[Excerpts from spatial question data]
* START *

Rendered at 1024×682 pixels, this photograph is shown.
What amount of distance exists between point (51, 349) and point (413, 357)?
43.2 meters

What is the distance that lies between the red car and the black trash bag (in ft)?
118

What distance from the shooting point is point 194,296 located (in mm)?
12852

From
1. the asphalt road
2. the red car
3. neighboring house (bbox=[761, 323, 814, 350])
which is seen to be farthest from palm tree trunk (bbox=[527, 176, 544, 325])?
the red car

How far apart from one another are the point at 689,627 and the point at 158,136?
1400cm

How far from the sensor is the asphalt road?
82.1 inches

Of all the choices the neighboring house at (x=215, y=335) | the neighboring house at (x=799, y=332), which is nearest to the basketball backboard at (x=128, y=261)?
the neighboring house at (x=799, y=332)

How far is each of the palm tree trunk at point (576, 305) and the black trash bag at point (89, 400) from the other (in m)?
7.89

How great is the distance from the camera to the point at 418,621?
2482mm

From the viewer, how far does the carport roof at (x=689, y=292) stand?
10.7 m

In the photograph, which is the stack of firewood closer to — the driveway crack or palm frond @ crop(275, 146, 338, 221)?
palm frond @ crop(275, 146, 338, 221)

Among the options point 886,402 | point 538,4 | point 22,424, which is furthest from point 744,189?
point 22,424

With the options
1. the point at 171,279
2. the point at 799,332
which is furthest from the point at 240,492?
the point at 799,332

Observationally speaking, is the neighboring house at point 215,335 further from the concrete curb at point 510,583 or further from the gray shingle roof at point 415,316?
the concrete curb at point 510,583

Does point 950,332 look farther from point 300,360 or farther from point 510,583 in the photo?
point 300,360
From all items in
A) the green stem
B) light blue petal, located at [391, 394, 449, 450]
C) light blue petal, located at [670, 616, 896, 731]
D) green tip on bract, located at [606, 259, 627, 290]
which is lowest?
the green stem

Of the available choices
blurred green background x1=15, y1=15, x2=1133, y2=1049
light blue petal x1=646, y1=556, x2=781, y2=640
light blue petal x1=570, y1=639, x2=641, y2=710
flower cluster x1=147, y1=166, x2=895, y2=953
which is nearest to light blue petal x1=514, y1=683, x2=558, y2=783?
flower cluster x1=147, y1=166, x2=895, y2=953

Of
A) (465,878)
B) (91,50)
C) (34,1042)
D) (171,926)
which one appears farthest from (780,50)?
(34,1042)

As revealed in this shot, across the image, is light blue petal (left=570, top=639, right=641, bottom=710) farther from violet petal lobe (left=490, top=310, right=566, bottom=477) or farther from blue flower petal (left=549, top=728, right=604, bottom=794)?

* END *

* EXERCISE INSTRUCTIONS *
Put the lines above into a JSON list of strings, with one string for each line and the blank lines left out.

* THE OUTPUT *
[
  "Rendered at 1024×682 pixels, this photograph is shown.",
  "What amount of distance exists between point (51, 349) and point (413, 357)?",
  "43.2 meters",
  "What is the distance that lies between the red car and the black trash bag (in ft)?",
  "118",
  "What distance from the shooting point is point 194,296 located (in mm)?",
  "12852",
  "From",
  "1. the asphalt road",
  "2. the red car",
  "3. neighboring house (bbox=[761, 323, 814, 350])",
  "which is seen to be farthest from palm tree trunk (bbox=[527, 176, 544, 325])?",
  "the red car",
  "How far apart from one another are the point at 689,627 and the point at 158,136?",
  "1400cm",
  "How far from the sensor is the asphalt road?",
  "82.1 inches",
  "Of all the choices the neighboring house at (x=215, y=335) | the neighboring house at (x=799, y=332), which is nearest to the basketball backboard at (x=128, y=261)?",
  "the neighboring house at (x=799, y=332)",
  "How far is each of the palm tree trunk at point (576, 305) and the black trash bag at point (89, 400) from the other (in m)?",
  "7.89",
  "How great is the distance from the camera to the point at 418,621?",
  "2482mm",
  "From the viewer, how far does the carport roof at (x=689, y=292) stand?",
  "10.7 m",
  "In the photograph, which is the stack of firewood closer to — the driveway crack or palm frond @ crop(275, 146, 338, 221)?",
  "palm frond @ crop(275, 146, 338, 221)",
  "Among the options point 886,402 | point 538,4 | point 22,424, which is furthest from point 744,189?",
  "point 22,424",
  "With the options",
  "1. the point at 171,279",
  "2. the point at 799,332",
  "which is furthest from the point at 240,492?",
  "the point at 799,332",
  "Observationally speaking, is the neighboring house at point 215,335 further from the concrete curb at point 510,583 or further from the gray shingle roof at point 415,316?",
  "the concrete curb at point 510,583",
  "Does point 950,332 look farther from point 300,360 or farther from point 510,583 in the photo?",
  "point 300,360",
  "From all items in",
  "A) the green stem",
  "B) light blue petal, located at [391, 394, 449, 450]",
  "C) light blue petal, located at [670, 616, 896, 731]",
  "D) green tip on bract, located at [606, 259, 627, 290]",
  "which is lowest?",
  "the green stem",
  "Of the available choices",
  "blurred green background x1=15, y1=15, x2=1133, y2=1049",
  "light blue petal x1=646, y1=556, x2=781, y2=640",
  "light blue petal x1=570, y1=639, x2=641, y2=710",
  "flower cluster x1=147, y1=166, x2=895, y2=953",
  "which is nearest to light blue petal x1=514, y1=683, x2=558, y2=783?",
  "flower cluster x1=147, y1=166, x2=895, y2=953",
  "Of",
  "A) (465,878)",
  "B) (91,50)",
  "C) (34,1042)",
  "D) (171,926)",
  "which one appears farthest from (780,50)?",
  "(34,1042)",
  "As revealed in this shot, across the image, is light blue petal (left=570, top=639, right=641, bottom=710) farther from violet petal lobe (left=490, top=310, right=566, bottom=477) or farther from blue flower petal (left=549, top=728, right=604, bottom=794)?"
]